- Esercizi:
a) Riassumi in due frasi il testo sulla gara della Stazione Zoologica.
b) Secondo il testo sulla gara della Stazione Zoologica, con quale criterio doveva essere aggiudicata la gara?
c) Prosegui il testo sulla gara della Stazione Zoologica partendo dall’ultima frase riportata.
── Estratto della pagina
Ritenuto e considerato in fatto e diritto quanto segue.

FATTO

Nel corso dell’anno 2017, la Stazione Zoologica “Anton Dohrn” di Napoli aveva indetto una procedura per l’affidamento del servizio di portierato/reception per le sedi di Napoli e di Portici, nonché del servizio di ronda per il laboratorio in via Punta S. Pietro n. 127 ad Ischia, per il periodo 17 luglio 2017 - 28 febbraio 2018, mediante un’unica gara da aggiudicarsi con il criterio del massimo ribasso.

La gara era stata svolta previa pubblicazione di una “manifestazione di interesse” a tutte le imprese iscritte al Mepa, cui faceva seguito l’invito dei cinque concorrenti che avevano chiesto di partecipare (tra cui l’odierna appellante), da svolgersi – in ragione del numero di partecipanti – attraverso procedura negoziata.
────
── Dati forniti
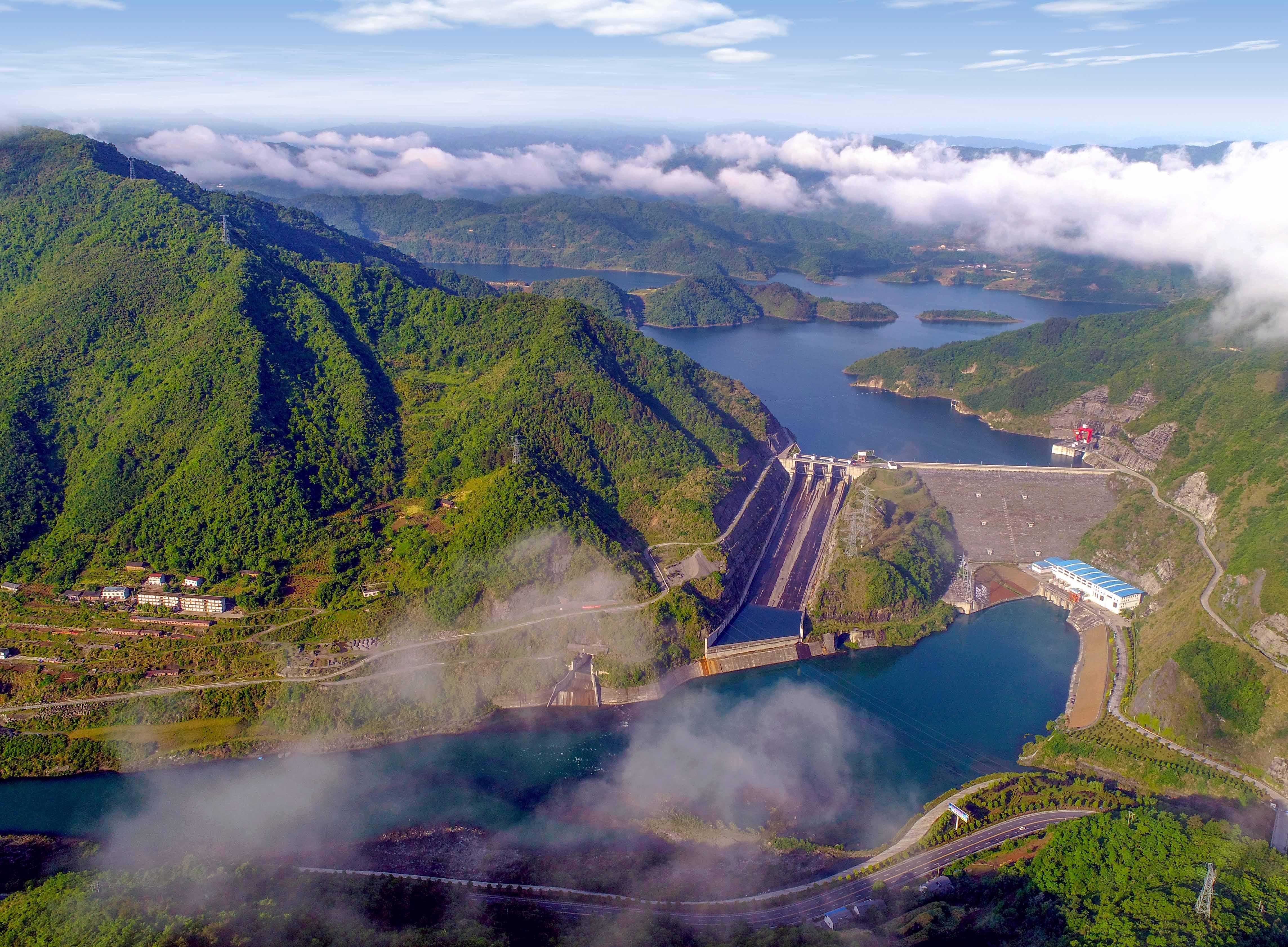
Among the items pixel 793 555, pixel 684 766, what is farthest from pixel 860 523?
pixel 684 766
────
- Soluzioni:
a) Nel 2017 la Stazione Zoologica “Anton Dohrn” di Napoli aveva indetto un’unica gara, da aggiudicare con il criterio del massimo ribasso, per il servizio di portierato/reception nelle sedi di Napoli e di Portici e per il servizio di ronda nel laboratorio di Ischia, dal 17 luglio 2017 al 28 febbraio 2018. Dopo una manifestazione di interesse rivolta alle imprese iscritte al Mepa, i cinque concorrenti che avevano chiesto di partecipare erano stati invitati a una procedura negoziata.

b) Con il criterio del massimo ribasso.

c)
Avverso gli atti della procedura Cosmopol s.p.a. proponeva ricorso al Tribunale amministrativo della Campania, deducendo la violazione dell’art. 95 comma 3 del d.lgs. n. 50 del 2016, stante l’obbligo, in caso di appalto per l’affidamento di servizi ad “alta densità di manodopera” (quale sarebbe stato quello in questione), di utilizzare il criterio dell’offerta economicamente più vantaggiosa; contestava inoltre la violazione dell’art. 51 del medesimo decreto, tenuto conto che la procedura di gara – sebbene riferita a servizi ontologicamente differenti – non era stata suddivisa in lotti.

A seguito di detta impugnativa la stazione appaltante, con determina del direttore generale n. 143 del 14 giugno 2017, annullava in autotutela il bando di gara, cui faceva seguito, con sentenza n. 3593 del 2017 del Tribunale adito, la dichiarazione di sopravvenuta improcedibilità del ricorso.

Successivamente la medesima stazione appaltante indiceva una nuova gara, con procedura negoziata, individuando sempre come criterio di selezione quello del massimo ribasso, senza però invitare la ricorrente Cosmopol s.p.a.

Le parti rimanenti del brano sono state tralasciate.